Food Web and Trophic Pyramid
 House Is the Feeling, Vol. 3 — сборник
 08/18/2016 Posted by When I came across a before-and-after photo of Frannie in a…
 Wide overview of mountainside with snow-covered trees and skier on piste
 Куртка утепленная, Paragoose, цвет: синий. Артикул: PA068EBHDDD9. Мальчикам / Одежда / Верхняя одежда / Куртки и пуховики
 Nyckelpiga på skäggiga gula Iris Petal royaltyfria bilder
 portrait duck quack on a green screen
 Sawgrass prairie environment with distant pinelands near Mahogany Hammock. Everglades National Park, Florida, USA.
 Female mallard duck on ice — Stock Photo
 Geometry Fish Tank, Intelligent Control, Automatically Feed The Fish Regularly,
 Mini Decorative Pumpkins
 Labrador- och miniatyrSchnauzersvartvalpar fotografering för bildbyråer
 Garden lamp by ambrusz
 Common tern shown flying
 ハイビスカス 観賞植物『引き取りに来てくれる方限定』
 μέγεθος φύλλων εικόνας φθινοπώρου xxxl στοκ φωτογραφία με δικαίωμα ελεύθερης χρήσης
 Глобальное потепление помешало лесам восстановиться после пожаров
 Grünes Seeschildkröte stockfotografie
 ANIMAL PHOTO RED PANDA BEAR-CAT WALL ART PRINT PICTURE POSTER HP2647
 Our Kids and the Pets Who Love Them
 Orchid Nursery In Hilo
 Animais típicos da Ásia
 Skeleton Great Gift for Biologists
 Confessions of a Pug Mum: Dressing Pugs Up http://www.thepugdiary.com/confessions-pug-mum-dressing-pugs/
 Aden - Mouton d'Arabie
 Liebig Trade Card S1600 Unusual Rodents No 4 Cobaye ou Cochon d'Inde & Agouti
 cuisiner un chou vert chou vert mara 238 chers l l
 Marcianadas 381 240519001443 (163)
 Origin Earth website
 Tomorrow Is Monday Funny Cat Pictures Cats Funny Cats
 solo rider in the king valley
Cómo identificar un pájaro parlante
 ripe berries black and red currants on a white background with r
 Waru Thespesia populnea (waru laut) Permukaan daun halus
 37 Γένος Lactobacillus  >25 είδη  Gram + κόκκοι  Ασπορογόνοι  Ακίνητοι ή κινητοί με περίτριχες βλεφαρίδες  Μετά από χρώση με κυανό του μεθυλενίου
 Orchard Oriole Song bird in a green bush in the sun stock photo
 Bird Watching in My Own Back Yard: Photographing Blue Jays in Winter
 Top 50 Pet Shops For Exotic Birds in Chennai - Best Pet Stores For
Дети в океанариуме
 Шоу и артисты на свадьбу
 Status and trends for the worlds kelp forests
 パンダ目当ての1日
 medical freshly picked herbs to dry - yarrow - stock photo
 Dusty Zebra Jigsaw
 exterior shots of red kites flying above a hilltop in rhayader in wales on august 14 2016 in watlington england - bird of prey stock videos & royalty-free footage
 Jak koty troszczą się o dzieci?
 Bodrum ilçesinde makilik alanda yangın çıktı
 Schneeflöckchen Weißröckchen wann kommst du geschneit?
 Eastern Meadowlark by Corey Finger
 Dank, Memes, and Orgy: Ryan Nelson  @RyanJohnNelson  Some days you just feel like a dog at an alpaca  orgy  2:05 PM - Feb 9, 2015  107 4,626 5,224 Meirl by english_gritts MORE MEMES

:: DIRECTIONS FOR THIS TASK ::
Tally the lines above that include "green"; give only the tally.

:: FINISHED TASK ::
2